[Saved data entries]
.....
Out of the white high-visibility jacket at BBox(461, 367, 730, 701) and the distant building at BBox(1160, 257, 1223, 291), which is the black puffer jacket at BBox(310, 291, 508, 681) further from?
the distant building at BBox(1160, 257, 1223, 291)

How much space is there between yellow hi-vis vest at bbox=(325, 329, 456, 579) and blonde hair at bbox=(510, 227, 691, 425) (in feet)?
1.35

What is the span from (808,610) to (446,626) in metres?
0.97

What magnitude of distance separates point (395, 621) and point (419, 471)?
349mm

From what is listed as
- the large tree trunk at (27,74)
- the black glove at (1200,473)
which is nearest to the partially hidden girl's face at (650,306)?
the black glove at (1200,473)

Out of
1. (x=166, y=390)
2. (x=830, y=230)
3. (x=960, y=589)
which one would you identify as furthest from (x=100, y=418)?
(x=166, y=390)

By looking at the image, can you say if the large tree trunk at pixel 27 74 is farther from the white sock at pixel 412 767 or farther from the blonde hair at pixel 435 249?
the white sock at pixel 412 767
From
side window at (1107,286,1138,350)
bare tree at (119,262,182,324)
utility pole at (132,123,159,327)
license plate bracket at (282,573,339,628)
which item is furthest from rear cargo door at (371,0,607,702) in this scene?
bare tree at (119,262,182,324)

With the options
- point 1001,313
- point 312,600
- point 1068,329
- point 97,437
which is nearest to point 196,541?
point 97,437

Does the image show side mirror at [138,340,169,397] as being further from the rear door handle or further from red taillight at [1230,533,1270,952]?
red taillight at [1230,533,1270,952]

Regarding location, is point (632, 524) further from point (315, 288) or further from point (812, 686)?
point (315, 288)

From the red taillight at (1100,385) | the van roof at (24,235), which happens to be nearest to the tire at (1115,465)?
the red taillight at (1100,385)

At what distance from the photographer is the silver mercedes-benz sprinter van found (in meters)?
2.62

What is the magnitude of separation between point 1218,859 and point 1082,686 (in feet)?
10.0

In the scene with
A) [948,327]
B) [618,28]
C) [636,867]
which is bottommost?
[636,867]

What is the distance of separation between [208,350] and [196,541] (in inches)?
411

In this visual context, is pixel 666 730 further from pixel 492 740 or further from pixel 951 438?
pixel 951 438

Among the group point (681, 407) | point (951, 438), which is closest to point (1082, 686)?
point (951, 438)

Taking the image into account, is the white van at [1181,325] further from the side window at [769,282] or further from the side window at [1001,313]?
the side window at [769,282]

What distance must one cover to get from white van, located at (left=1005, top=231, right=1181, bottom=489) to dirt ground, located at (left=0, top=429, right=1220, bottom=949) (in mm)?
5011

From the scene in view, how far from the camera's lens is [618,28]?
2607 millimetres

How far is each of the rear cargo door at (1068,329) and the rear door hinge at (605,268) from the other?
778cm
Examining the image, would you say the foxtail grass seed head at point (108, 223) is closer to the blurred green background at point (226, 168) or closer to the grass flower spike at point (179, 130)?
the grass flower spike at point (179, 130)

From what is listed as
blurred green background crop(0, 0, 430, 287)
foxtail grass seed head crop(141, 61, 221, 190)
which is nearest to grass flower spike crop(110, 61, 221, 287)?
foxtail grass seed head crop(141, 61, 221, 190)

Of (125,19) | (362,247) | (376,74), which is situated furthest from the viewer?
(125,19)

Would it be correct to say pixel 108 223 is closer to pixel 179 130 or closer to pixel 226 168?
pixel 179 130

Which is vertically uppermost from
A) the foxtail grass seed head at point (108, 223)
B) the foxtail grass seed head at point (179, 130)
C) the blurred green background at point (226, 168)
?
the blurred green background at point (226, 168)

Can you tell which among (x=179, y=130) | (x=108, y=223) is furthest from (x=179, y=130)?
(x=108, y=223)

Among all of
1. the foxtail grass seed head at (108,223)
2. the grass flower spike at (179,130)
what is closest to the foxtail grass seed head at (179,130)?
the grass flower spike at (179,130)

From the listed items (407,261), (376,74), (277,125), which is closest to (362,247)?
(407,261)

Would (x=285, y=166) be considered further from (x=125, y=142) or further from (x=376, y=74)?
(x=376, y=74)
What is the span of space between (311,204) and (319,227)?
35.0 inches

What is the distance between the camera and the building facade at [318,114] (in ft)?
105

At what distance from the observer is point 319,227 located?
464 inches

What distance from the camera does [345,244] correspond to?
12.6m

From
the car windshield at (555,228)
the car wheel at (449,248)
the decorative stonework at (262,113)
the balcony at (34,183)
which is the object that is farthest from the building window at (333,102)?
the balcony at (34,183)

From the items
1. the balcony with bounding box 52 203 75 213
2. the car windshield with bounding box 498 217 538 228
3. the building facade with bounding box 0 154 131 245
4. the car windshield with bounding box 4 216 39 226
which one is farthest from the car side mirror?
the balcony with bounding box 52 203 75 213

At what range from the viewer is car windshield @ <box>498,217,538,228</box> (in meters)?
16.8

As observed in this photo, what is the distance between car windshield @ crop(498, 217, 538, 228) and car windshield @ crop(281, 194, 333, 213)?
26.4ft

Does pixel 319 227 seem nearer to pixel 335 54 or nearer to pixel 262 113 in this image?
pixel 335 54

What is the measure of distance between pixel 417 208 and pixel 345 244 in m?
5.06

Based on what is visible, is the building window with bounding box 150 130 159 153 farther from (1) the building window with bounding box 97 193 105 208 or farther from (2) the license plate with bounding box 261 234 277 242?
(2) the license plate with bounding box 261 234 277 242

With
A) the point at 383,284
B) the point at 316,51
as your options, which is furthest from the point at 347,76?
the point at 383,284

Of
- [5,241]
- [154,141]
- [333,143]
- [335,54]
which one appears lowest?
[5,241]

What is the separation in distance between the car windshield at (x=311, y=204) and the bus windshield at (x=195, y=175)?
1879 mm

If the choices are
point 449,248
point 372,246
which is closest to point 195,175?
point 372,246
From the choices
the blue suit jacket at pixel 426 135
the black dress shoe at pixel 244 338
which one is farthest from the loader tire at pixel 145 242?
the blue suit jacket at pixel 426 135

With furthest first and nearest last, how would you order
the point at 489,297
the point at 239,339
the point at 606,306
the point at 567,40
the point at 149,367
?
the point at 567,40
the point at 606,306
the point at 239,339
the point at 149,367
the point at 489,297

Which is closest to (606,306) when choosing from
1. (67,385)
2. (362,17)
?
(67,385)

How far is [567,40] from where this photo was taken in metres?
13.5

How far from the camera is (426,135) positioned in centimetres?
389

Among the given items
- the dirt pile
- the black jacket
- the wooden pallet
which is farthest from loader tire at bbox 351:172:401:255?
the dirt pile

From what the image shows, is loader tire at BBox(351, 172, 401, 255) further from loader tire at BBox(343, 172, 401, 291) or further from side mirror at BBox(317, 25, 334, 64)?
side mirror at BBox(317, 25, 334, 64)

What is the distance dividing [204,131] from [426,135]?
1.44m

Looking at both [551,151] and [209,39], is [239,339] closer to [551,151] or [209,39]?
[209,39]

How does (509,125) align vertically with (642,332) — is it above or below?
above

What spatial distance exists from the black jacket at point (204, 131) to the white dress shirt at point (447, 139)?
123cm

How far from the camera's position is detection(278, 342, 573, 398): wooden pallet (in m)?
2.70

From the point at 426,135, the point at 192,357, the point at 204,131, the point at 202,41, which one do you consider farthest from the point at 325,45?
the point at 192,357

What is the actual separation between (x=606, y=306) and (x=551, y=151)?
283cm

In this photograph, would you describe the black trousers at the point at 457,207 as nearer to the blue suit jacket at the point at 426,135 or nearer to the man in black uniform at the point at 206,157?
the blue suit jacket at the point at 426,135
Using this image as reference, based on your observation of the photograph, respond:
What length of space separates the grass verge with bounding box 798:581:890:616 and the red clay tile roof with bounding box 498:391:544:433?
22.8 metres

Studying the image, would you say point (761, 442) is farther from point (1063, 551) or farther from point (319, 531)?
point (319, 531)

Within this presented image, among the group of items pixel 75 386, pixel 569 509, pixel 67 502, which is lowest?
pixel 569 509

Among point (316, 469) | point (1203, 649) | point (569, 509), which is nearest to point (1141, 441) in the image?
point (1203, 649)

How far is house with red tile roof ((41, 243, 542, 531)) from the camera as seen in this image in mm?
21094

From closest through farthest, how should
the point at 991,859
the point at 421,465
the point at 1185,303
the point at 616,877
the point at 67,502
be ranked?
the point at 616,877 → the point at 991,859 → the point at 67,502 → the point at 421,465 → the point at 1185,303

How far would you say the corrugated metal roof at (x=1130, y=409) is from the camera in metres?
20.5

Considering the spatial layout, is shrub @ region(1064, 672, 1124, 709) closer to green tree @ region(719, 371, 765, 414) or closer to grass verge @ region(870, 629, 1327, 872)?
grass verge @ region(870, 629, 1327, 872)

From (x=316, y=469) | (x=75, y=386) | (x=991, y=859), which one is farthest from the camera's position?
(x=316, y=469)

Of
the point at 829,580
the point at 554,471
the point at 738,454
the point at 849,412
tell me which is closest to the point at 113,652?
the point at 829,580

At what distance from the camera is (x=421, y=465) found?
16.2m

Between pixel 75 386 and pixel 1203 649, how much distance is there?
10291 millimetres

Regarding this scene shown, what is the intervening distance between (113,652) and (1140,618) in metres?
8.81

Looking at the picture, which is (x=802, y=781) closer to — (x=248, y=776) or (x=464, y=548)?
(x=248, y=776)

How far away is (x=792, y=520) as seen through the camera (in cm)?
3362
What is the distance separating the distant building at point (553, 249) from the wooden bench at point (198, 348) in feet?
.....
Copy out the lines from the line containing "Within this presented" to the end of the listing above, without alteration.

Within this presented image, among the group of items pixel 75 386, pixel 569 509, pixel 67 502, which is lowest?
pixel 569 509

Among point (316, 469) | point (1203, 649) | point (569, 509), which is nearest to point (1141, 441) in the image?
point (1203, 649)

How far is house with red tile roof ((41, 243, 542, 531)) from the camera as seen in this image in mm?
21094

From closest through farthest, how should
the point at 991,859
the point at 421,465
the point at 1185,303
the point at 616,877
the point at 67,502
be ranked?
the point at 616,877 → the point at 991,859 → the point at 67,502 → the point at 421,465 → the point at 1185,303

How far would you say the corrugated metal roof at (x=1130, y=409) is from the camera in metres?
20.5

Considering the spatial layout, is shrub @ region(1064, 672, 1124, 709) closer to green tree @ region(719, 371, 765, 414) or closer to grass verge @ region(870, 629, 1327, 872)?
grass verge @ region(870, 629, 1327, 872)

From (x=316, y=469) | (x=75, y=386) | (x=991, y=859), which one is farthest from the camera's position?
(x=316, y=469)

Of
the point at 829,580
the point at 554,471
the point at 738,454
the point at 849,412
tell me which is closest to the point at 113,652?
the point at 829,580

At what distance from the camera is (x=421, y=465) found?
16.2m

Between pixel 75 386 and pixel 1203 649, how much distance is there?
10291 millimetres

Regarding this scene shown, what is the intervening distance between (113,652) and (1140,618) in metres?
8.81

Looking at the picture, which is (x=802, y=781) closer to — (x=248, y=776) or (x=464, y=548)?
(x=248, y=776)

How far away is (x=792, y=520) as seen through the camera (in cm)?
3362
What is the distance separating the distant building at point (553, 249) from the wooden bench at point (198, 348) in feet?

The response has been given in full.